In the awareness that those to come will be difficult years of growing tension, to face a threat that everyone, leaders and public opinions, have the duty to understand in order to then defuse.
The war that did not exist now exists. Putin’s Russia is attacking from multiple fronts, including Crimea.

The US and NATO are ready to defend Ukraine’s independence and Europe’s borders. The war that does not exist. An exclusive reportage, written by journalist Maurizio Molinari. From Donetsk to Lugansk, passing through Kiev, an odyssey between trenches, battles and checkpoints, militiamen with a human face. The goal, to observe the true face of war: without prejudice or rhetoric, but with the spirit of those who seek the truth.

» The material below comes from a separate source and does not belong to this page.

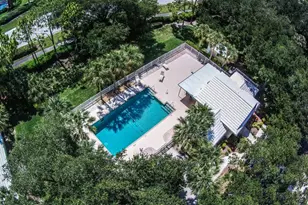 702 Brightside Crescent Dr, Venice, FL 34293 - Photo 49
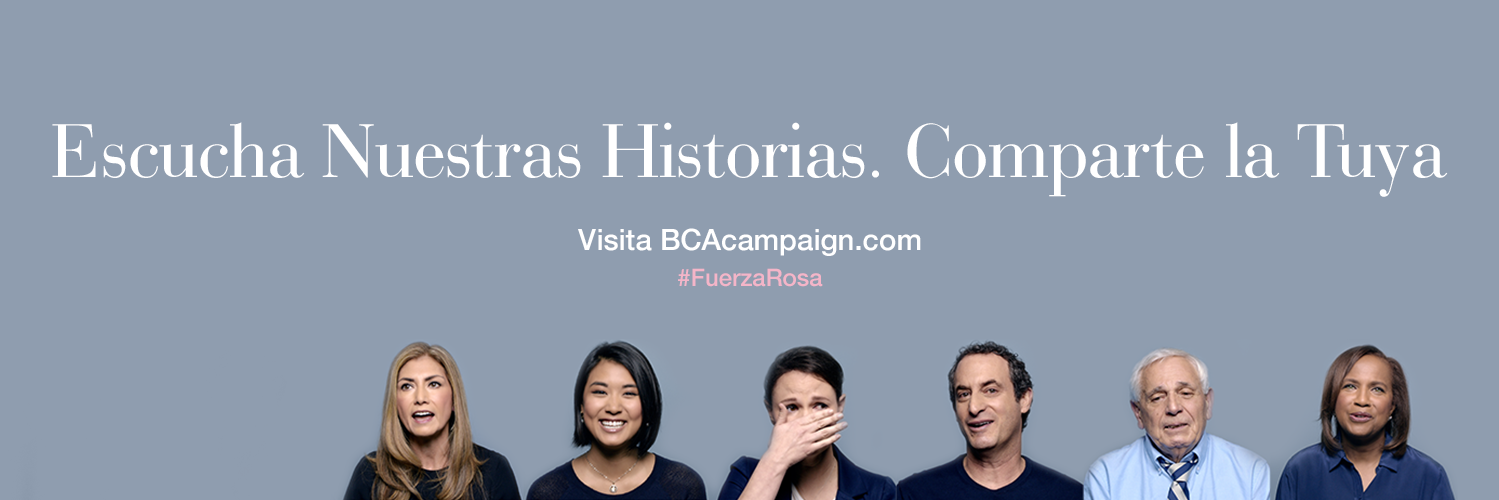 breastcancermex's profile banner image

To say Russia for many is to say Vladimir Putin. For more than fifteen years he has been in charge of a country of enormous size, stretching from the Baltic Sea to the Pacific, the most powerful man in the world. And that’s not all. With an aggressive and unscrupulous political-institutional strategy, which on several occasions has seemed far from the standards of Western democracies, it has become one of the main players on the contemporary geopolitical scenario.

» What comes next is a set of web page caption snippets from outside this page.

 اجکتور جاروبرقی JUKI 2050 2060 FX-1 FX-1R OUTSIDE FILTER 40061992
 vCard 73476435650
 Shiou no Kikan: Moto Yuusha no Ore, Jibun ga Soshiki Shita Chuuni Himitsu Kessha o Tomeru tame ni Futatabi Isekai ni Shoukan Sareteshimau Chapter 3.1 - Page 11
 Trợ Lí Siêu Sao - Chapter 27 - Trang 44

But what are the deep reasons for this success? What is the secret of such unchallenged power? According to Maurizio Molinari, Putin has worked hard to reconstruct Russian identity, renewing a wealth of symbols, values and ideals that have remained buried for centuries. Aware of the weight of tradition, Putin was able to manage the public memory of the October Revolution to his advantage. at the same time strengthening the role of the Orthodox Church, to which it has guaranteed a new social space. In short, he dusted off an ideology and a mission. And from these premises, the Director makes us understand in documented and illuminating pages, that we must necessarily start if we want to understand something more about today’s Russia and our present, from the war on terrorism in Chechnya to the conflict with Ukraine for the annexation of Crimea from the anti-NATO military doctrine to the current intervention in Syria, which stirs the ghosts of a cold war placed too quickly in the archives of history.